# Set of tasks
**a)** Could you transcribe the article about Bethel University's pop-up courses between "Bethel University Courses" and "as Bethel University.", inclusive?
**b)** Would you pick up the article about Bethel University's pop-up courses after its last sentence and carry it on?

Bethel University Courses Have Started Up

Valley News Staff Writer
Published: 3/6/2017 10:00:05 PM
Modified: 3/9/2017 12:49:30 PM

After spending most of her adulthood far from the valley of the White River, Annie Downey moved back to her native Bethel in January, aiming as she puts it, “to get my roots back.”

She just never imagined that her effort to reconnect would include teaching a three-session class on writing memoirs centered on food, until she learned about the Bethel Revitalization Initiative’s program of “pop-up” courses known as Bethel University.

The fourth annual Bethel U. is running all this month, with topics ranging from learning to dance the tango and rolling your own sushi to managing a fantasy baseball team and a seminar in which Rutland Mayor Christopher Louras is slated to discuss the economic and humanitarian issues surrounding Vermont’s Refugee Resettlement program.

“I had no idea that anything like this was happening here,” Downey, a freelance writer and editor who also cooks and bakes for the Co-op Food Stores, recalled during a telephone interview on Monday. “I couldn’t believe it. The Bethel I came back to didn’t exist when I was growing up.”

At the urging of her stepfather, Brendan Butler, also of Bethel, Downey, 47, pitched a course titled “Writing a Food Memoir” to Dave Sambor, a downtown Bethel businessman and one of the founders and organizers of the Bethel Revitalization Initiative’s experiment in continuing education, and met with enthusiastic encouragement.

# Data extract
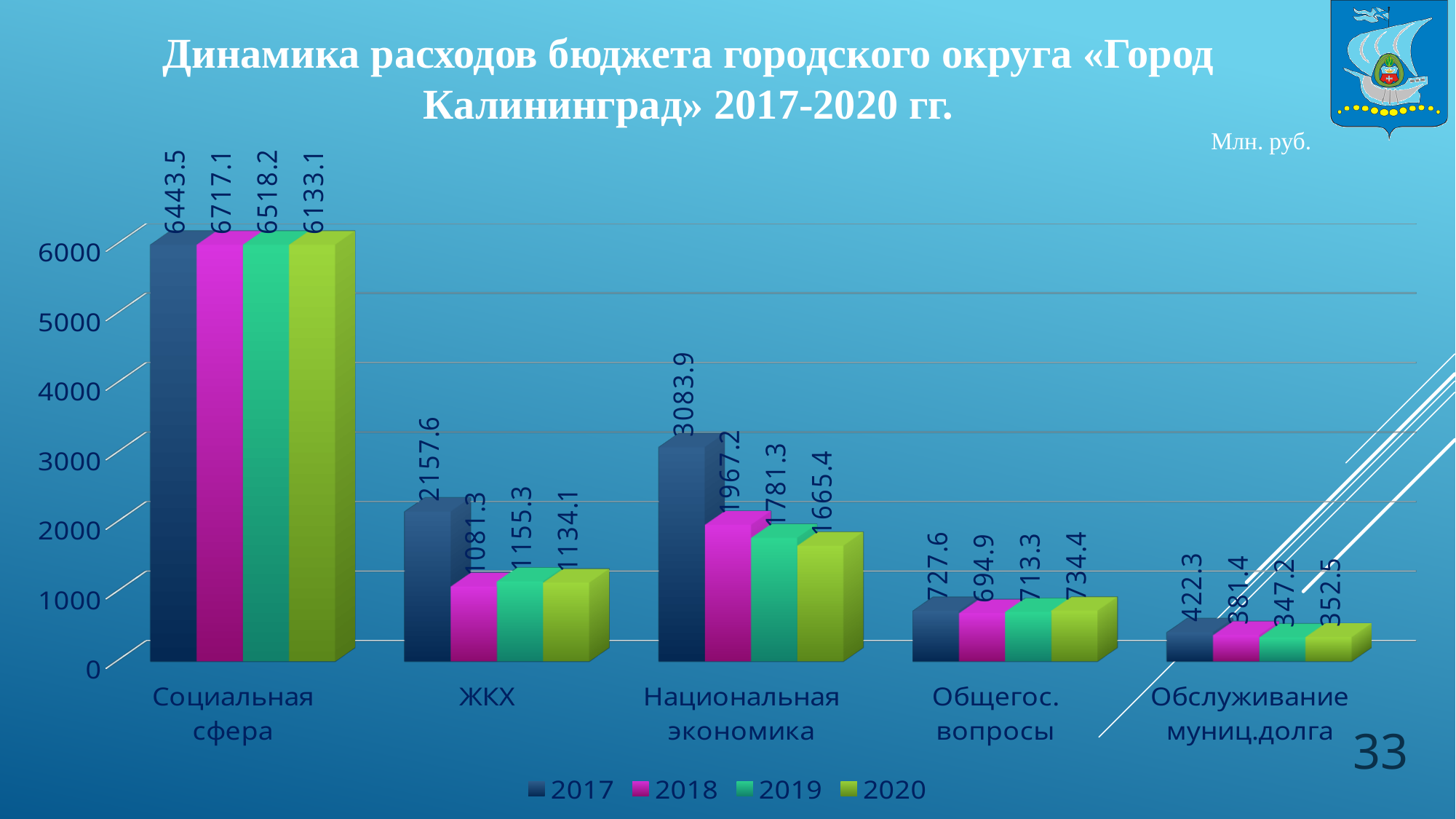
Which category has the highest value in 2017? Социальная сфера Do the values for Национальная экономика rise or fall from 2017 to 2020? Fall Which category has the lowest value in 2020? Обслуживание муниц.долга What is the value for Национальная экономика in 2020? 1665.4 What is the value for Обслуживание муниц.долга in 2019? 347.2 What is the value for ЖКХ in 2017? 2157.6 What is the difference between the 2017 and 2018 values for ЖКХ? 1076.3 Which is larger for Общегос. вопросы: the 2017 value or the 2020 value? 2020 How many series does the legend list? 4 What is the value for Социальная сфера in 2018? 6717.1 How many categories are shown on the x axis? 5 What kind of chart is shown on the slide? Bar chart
---
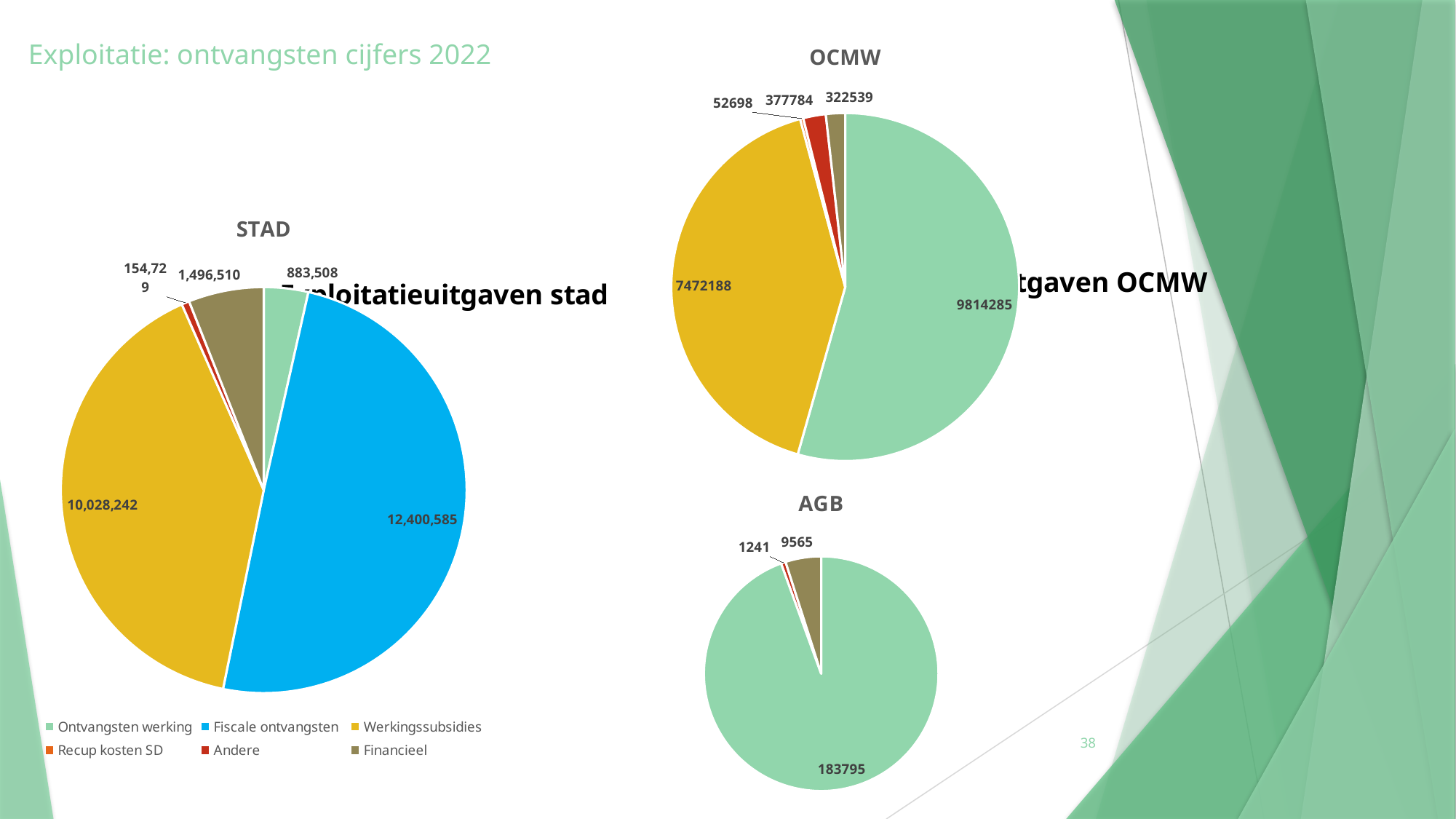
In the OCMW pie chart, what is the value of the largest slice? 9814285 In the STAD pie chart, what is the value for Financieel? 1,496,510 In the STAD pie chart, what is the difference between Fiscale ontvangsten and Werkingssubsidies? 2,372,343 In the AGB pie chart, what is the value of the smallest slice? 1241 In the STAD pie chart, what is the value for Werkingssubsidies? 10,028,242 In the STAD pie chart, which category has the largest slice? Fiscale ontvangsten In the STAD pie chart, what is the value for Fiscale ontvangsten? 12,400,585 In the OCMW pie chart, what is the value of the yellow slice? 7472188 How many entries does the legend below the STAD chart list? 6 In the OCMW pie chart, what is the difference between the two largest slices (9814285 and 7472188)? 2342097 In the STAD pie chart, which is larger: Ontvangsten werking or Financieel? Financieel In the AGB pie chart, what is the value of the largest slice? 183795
==
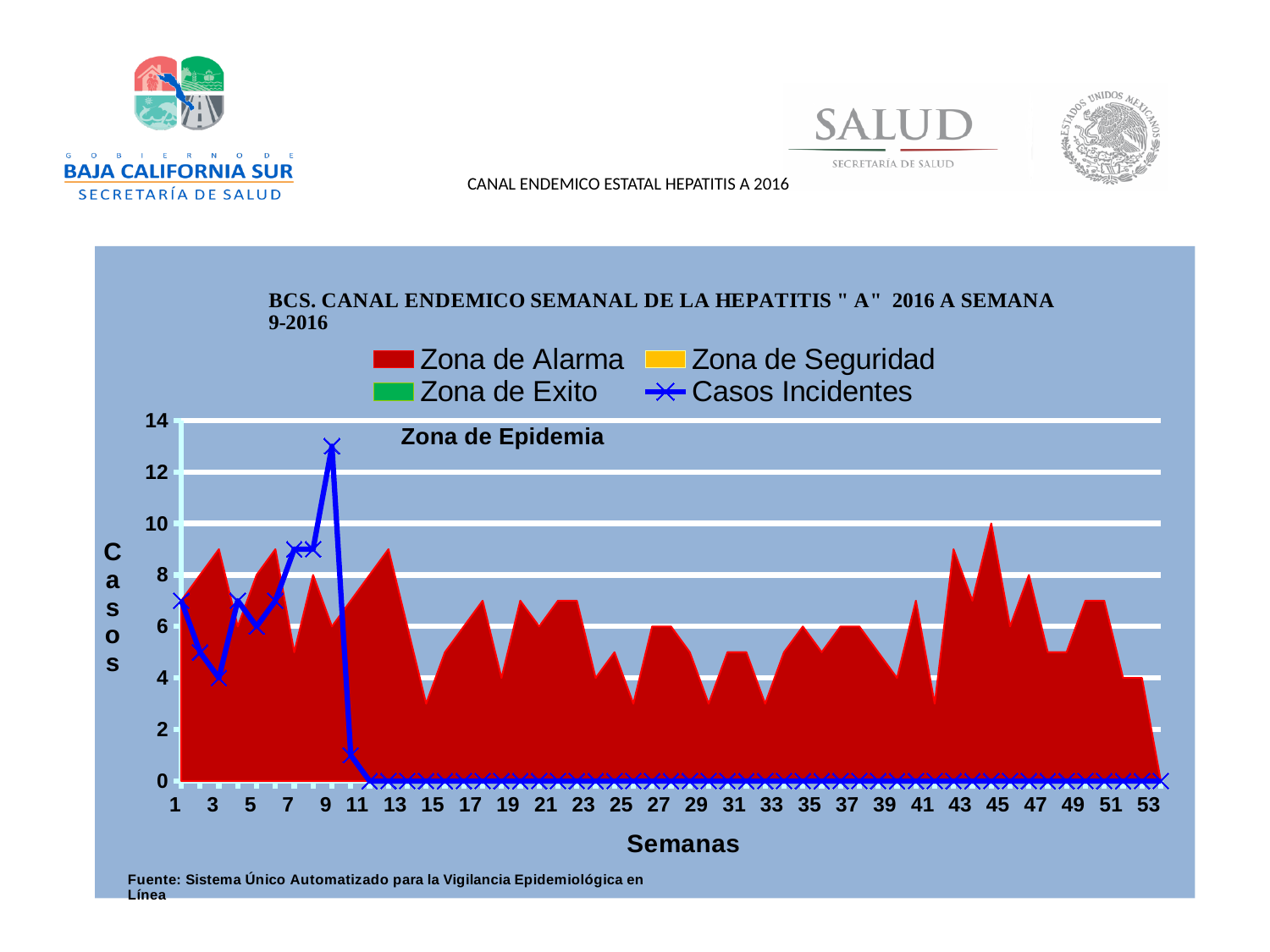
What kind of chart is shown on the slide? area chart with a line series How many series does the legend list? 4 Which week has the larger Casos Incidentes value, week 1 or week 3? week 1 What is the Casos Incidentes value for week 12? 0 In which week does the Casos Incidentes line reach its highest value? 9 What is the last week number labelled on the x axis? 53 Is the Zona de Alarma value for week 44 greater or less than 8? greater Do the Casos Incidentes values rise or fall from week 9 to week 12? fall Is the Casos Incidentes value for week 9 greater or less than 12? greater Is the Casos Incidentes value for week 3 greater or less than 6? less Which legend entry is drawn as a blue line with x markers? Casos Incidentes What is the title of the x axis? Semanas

# Outputs in order
**a)**
Bethel University Courses Have Started Up

Valley News Staff Writer
Published: 3/6/2017 10:00:05 PM
Modified: 3/9/2017 12:49:30 PM

After spending most of her adulthood far from the valley of the White River, Annie Downey moved back to her native Bethel in January, aiming as she puts it, “to get my roots back.”

She just never imagined that her effort to reconnect would include teaching a three-session class on writing memoirs centered on food, until she learned about the Bethel Revitalization Initiative’s program of “pop-up” courses known as Bethel University.

**b)**
“When I was growing up, food was very important in my family,” said Downey, whose late mother, Louise Downey, ran the Rathdowney herb shop in downtown Bethel from 1982 to 1993 and also operated a cafe. “I learned from her and my grandma (Irene Downey, of Woodstock) how to make food taste good, with cheaper ingredients. Food and the family table was the most important part of growing up.

“We connected over food.”

So do the characters in Downey’s 2006 novel, Hot and Bothered, about a Vermont family operating at a wide range of function and dysfunction. Take this excerpt from a Thanksgiving dinner in the story:

My mother’s sisters live in town. They know everyone in the county because they are nurses and also sell baked goods at the local farmer’s market. This tends to make them late for family gatherings, since somebody is always showing up at their doorsteps with an order for eighteen pies or to ask them to attend the birth of their first great-grandchild. …

So, Missy, your divorce finally come through or what?” Aunt Mary asks as she spears some turkey from off the platter and passes the plate to my mother, who looks at it, grimaces, and passes it onto Margo without taking any.

I already told you it did,” my mother says to Aunt Mary and grabs the untouched plate of tofu from the table.

“I had kind of a hard life, growing up and then as a single mother raising two young kids myself,” Downey recalled. “I wanted to write about it, but I also wanted to be funny. I’m a fairly funny person, redneck girl. … That’s what I loved about fiction. I could kind of change the story.”

Downey, who as a student at Burlington College in the mid-1990s taught writing to single mothers from a family center and started a magazine for teen moms as her thesis project, also has touched on food in writing for magazines ranging from Harper’s to the alternative-parenting periodical Hip Mama. She said that part of the goal of her Bethel U. course is “bringing that farm-to-table vibe across in a very real way, a very Vermont way. Not a flatlander moving up here and starting an organic farm or a restaurant. ...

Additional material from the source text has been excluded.